In this exercise, the Fourier sine transform was applied to the function \( u(x, 0) = xe^{-x} \). The transform gives us \( U(\alpha, 0) = \frac{2 \alpha}{(1+\alpha^2)^2} \), which is the frequency domain representation. This means that every frequency \( \alpha \) contributes to the overall shape of \( u(x, 0) \) with a proportional weight defined by this expression.

Here's what happens in this representation:

• Frequency components \( \alpha \) are highlighted, showing how each impacts the initial wave function.
• Understanding contributions at each frequency helps in reverting back to the time-space function through inverse transforms.

Initial conditions are essential in solving differential equations as they provide specific information about the system at the starting point. They ensure the uniqueness of the solution by reducing the infinite possibilities to a single one that fits the given conditions. In our task, the initial condition provided was \( U(\alpha, 0) = \frac{2 \alpha}{(1+\alpha^2)^2} \). This means that at time \( t = 0 \), the frequency representation of the function is predetermined, guiding us in constructing the solution over time.

By relating this initial condition to the expression for \( U(\alpha, t) \), we determined the value of the constant \( c_1 \), which plays a critical role in defining how the solution evolves over time. It is the key ingredient that ties together the frequency domain representation with dynamic behavior. Without the initial condition:

• We would lack information on how the system behaves at \( t = 0 \).
• It would be impossible to determine the constants in the representation \( U(\alpha, t) \).

The inverse Fourier transform is the mathematical process that takes us back from the frequency domain to the original time or space domain. It reassembles the function from its frequency components, effectively turning data expressed in terms of frequency back into its original form. This is crucial for interpreting results in terms of the physical systems we study, whether these are mechanical vibrations, sound waves, or other phenomena.

For this problem, we used the inverse Fourier sine transform to find \( u(x, t) \) from \( U(\alpha, t) \). The inverse transform is expressed by the integral\[u(x, t) = \frac{4}{\pi} \int_0^\infty \frac{\alpha \cos(\alpha a t)}{(1+\alpha^2)^2} \sin(\alpha x) \, d\alpha\]

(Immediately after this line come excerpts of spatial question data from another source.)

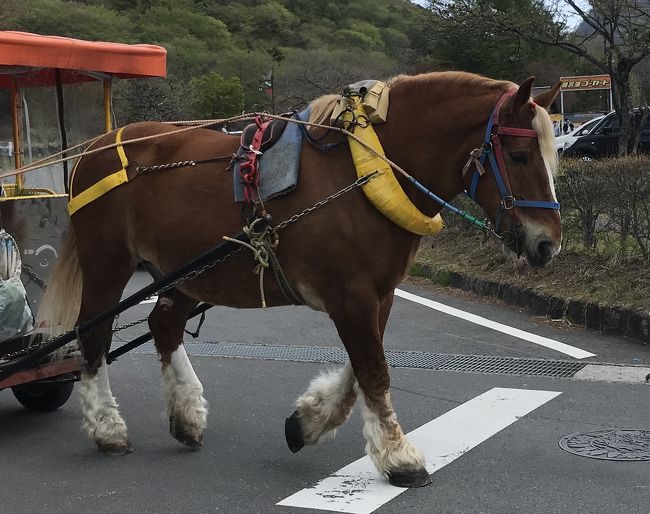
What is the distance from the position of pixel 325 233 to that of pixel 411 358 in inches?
125

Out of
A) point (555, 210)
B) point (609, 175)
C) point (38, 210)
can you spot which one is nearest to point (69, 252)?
point (38, 210)

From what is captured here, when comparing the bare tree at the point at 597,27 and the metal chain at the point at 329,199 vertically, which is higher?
the bare tree at the point at 597,27

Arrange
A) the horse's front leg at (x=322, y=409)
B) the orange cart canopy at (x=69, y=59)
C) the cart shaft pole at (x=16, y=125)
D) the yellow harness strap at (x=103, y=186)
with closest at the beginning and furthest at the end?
the horse's front leg at (x=322, y=409)
the yellow harness strap at (x=103, y=186)
the orange cart canopy at (x=69, y=59)
the cart shaft pole at (x=16, y=125)

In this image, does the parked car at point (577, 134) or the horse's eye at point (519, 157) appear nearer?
the horse's eye at point (519, 157)

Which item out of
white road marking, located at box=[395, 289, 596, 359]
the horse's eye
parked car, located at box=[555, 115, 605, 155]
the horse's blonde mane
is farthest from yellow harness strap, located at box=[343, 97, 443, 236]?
parked car, located at box=[555, 115, 605, 155]

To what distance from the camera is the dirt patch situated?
748cm

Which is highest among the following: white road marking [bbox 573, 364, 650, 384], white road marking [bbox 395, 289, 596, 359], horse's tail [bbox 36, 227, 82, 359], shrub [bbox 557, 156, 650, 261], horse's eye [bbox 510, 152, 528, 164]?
horse's eye [bbox 510, 152, 528, 164]

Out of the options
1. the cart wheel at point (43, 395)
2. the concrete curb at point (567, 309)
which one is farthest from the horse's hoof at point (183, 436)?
the concrete curb at point (567, 309)

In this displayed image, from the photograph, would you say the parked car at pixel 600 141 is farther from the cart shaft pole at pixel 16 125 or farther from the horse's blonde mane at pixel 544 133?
the horse's blonde mane at pixel 544 133

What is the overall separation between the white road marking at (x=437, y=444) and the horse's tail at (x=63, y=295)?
187 centimetres

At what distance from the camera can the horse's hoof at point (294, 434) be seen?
13.9ft

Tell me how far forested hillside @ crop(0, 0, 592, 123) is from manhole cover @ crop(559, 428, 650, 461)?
2.26 metres

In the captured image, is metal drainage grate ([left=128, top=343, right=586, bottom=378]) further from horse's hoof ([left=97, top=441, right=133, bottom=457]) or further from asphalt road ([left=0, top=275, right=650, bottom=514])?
horse's hoof ([left=97, top=441, right=133, bottom=457])

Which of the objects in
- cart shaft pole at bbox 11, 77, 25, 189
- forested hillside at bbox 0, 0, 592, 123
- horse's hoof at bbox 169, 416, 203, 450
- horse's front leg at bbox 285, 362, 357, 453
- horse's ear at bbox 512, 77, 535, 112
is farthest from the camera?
forested hillside at bbox 0, 0, 592, 123
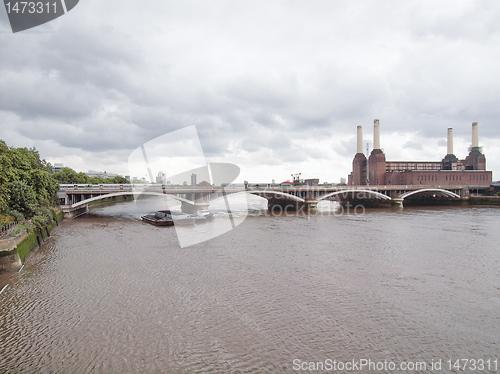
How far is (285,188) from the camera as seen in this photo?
4878 cm

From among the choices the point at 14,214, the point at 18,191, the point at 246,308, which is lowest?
the point at 246,308

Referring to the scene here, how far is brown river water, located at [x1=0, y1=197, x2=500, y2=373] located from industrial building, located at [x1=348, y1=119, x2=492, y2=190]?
195 feet

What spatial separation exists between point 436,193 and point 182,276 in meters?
70.5

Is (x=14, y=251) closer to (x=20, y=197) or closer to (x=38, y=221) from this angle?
(x=38, y=221)

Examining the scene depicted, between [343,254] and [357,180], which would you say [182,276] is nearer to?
[343,254]

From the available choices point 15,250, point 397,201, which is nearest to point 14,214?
point 15,250

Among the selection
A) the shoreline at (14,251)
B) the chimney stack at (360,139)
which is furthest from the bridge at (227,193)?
the chimney stack at (360,139)

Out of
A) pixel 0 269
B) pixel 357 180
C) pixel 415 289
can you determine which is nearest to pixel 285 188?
pixel 415 289

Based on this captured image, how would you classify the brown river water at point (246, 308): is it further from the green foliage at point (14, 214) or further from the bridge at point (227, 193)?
the bridge at point (227, 193)

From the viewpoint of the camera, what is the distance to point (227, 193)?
45.5m

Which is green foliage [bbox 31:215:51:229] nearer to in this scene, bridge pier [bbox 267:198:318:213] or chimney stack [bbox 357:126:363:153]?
bridge pier [bbox 267:198:318:213]

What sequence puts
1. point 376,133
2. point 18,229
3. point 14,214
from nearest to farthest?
point 18,229 < point 14,214 < point 376,133

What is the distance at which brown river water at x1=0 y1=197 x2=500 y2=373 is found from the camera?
8438 millimetres

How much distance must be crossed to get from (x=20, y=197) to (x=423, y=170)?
86708 millimetres
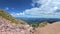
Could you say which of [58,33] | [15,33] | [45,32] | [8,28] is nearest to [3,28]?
[8,28]

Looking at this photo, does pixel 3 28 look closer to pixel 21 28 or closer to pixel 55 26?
pixel 21 28

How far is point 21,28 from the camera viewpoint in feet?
29.1

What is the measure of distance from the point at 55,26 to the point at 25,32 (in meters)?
1.96

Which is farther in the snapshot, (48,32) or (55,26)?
(55,26)

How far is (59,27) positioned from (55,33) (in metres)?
0.90

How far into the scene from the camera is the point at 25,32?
8.29 m

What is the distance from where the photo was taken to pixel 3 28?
8.48m

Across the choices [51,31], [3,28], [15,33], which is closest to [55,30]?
[51,31]

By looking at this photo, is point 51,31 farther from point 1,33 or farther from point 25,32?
point 1,33

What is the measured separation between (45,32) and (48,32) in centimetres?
21

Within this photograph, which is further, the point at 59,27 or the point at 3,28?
the point at 59,27

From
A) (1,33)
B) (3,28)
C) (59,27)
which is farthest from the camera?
(59,27)

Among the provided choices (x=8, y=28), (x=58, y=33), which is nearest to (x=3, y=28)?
(x=8, y=28)

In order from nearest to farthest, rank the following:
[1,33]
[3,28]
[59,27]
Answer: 1. [1,33]
2. [3,28]
3. [59,27]
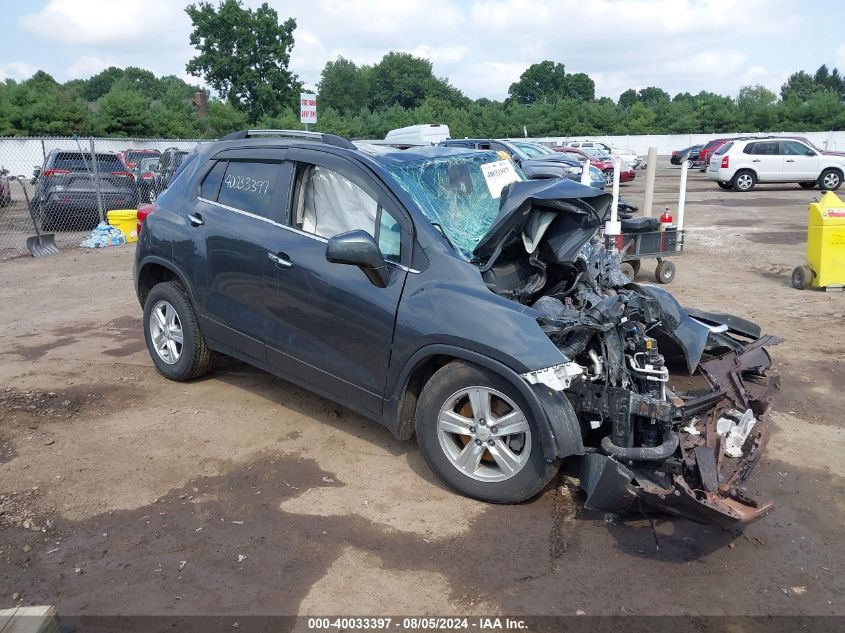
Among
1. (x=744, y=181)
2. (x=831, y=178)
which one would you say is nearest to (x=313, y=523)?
(x=744, y=181)

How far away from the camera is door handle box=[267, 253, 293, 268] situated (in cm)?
474

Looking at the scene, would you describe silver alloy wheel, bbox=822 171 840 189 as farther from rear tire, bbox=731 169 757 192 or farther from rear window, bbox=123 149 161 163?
rear window, bbox=123 149 161 163

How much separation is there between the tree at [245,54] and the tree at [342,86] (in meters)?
36.4

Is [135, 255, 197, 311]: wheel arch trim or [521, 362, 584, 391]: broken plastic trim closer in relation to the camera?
[521, 362, 584, 391]: broken plastic trim

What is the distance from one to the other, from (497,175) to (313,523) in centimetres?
277

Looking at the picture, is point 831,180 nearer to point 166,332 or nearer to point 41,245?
point 41,245

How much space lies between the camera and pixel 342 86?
309 ft

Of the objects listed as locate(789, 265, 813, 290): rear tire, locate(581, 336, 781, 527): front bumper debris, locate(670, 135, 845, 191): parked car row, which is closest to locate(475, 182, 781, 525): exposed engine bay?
locate(581, 336, 781, 527): front bumper debris

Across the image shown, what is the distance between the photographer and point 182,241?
5578mm

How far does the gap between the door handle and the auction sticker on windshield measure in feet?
4.88

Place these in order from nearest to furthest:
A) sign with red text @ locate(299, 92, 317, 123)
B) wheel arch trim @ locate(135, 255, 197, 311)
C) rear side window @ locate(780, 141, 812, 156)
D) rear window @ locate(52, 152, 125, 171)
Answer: wheel arch trim @ locate(135, 255, 197, 311) < rear window @ locate(52, 152, 125, 171) < sign with red text @ locate(299, 92, 317, 123) < rear side window @ locate(780, 141, 812, 156)

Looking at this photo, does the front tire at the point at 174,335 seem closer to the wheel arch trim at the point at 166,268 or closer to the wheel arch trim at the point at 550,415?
the wheel arch trim at the point at 166,268

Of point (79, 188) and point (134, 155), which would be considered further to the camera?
point (134, 155)

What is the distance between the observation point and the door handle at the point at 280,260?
4741 millimetres
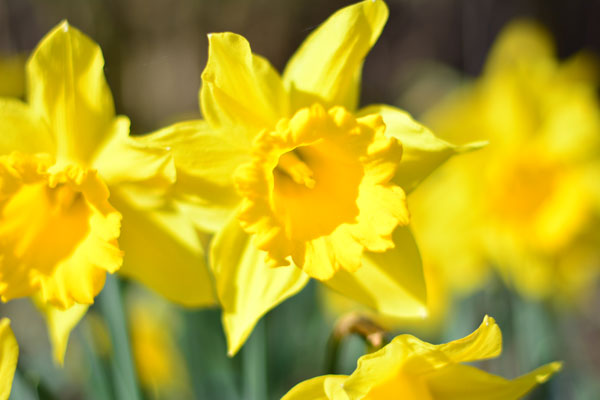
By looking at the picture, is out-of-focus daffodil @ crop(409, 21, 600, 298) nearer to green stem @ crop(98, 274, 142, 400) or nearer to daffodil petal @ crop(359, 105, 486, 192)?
daffodil petal @ crop(359, 105, 486, 192)

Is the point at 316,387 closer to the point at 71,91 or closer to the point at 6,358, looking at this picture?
the point at 6,358

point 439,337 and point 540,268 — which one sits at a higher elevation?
point 540,268

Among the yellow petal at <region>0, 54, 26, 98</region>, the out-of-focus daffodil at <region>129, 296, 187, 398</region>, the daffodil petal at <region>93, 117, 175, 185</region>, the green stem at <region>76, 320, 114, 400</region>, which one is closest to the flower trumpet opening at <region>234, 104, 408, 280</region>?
the daffodil petal at <region>93, 117, 175, 185</region>

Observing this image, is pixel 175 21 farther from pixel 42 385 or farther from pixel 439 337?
pixel 42 385

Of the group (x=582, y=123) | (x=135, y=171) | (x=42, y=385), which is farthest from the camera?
(x=582, y=123)

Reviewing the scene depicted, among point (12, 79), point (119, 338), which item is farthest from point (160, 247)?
point (12, 79)

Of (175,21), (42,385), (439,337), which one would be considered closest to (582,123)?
(439,337)
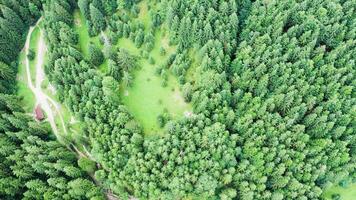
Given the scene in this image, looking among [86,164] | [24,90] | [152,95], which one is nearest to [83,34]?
[24,90]

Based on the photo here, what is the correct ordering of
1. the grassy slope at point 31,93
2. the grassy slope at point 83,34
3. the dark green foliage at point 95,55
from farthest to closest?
the grassy slope at point 83,34 → the grassy slope at point 31,93 → the dark green foliage at point 95,55

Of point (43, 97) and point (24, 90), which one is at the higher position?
point (24, 90)

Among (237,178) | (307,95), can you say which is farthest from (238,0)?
(237,178)

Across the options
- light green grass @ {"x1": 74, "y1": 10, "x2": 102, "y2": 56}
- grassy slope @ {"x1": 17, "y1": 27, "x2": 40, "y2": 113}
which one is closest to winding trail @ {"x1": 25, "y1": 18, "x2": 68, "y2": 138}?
grassy slope @ {"x1": 17, "y1": 27, "x2": 40, "y2": 113}

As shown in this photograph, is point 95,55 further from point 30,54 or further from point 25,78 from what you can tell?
point 25,78

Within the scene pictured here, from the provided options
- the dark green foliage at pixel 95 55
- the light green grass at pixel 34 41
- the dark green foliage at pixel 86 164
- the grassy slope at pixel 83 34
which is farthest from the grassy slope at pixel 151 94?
the light green grass at pixel 34 41

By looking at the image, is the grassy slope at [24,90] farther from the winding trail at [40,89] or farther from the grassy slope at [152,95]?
the grassy slope at [152,95]

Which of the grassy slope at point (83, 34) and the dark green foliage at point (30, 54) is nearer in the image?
the grassy slope at point (83, 34)
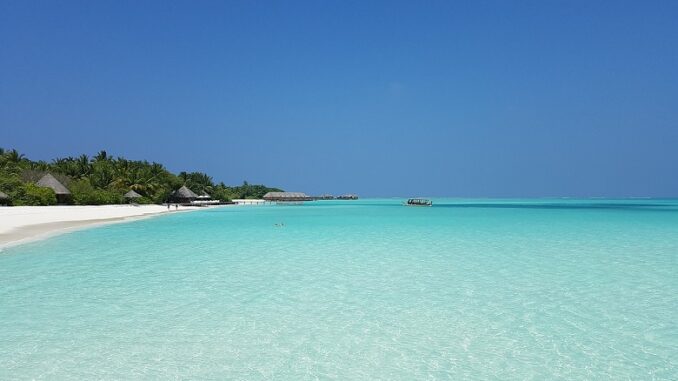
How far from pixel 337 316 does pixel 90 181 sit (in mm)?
48974

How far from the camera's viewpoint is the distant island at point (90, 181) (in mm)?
36125

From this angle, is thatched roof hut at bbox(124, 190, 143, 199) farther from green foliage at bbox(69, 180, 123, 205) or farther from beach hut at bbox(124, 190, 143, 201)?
green foliage at bbox(69, 180, 123, 205)

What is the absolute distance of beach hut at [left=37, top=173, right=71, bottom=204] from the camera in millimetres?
39781

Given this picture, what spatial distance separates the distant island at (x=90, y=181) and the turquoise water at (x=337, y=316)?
93.1 ft

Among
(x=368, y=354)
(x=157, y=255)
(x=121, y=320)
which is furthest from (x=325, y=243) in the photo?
(x=368, y=354)

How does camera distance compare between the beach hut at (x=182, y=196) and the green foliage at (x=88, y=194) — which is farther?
the beach hut at (x=182, y=196)

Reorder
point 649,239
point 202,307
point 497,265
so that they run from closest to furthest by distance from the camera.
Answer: point 202,307, point 497,265, point 649,239

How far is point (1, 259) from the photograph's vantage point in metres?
10.9

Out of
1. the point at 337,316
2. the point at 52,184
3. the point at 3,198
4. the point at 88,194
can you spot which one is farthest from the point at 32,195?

• This process integrates over all frequency components \( \alpha \), weighted and shaped by the function \( \sin(\alpha x) \), to recreate the original spatial domain function.
• The specific integration limits and formulas depend on the type of Fourier transform (sine, cosine, etc.) used initially.

Partial differential equations (PDEs) are mathematical equations that involve rates of change with respect to continuous variables. They are used to formulate problems involving functions of several variables and are either solved by analytical means (exact solutions) or by numerical methods. PDEs appear in many branches of physics and engineering, describing a wide range of phenomena, such as sound, heat, electrostatics, and fluid dynamics.

In this exercise, the Fourier sine transform is used because it simplifies the problem by converting the PDE into an ordinary differential equation (ODE) in the frequency domain. Solving the resulting ODE is typically more straightforward.

Key points about PDEs relevant here include:

• The form of the PDE can determine the applicability of different transform methods.
• Transform methods like the Fourier sine transform help in handling complex boundary and initial conditions.
• They are crucial for understanding how solutions evolve with time and space, given the specific conditions and constraints of the system.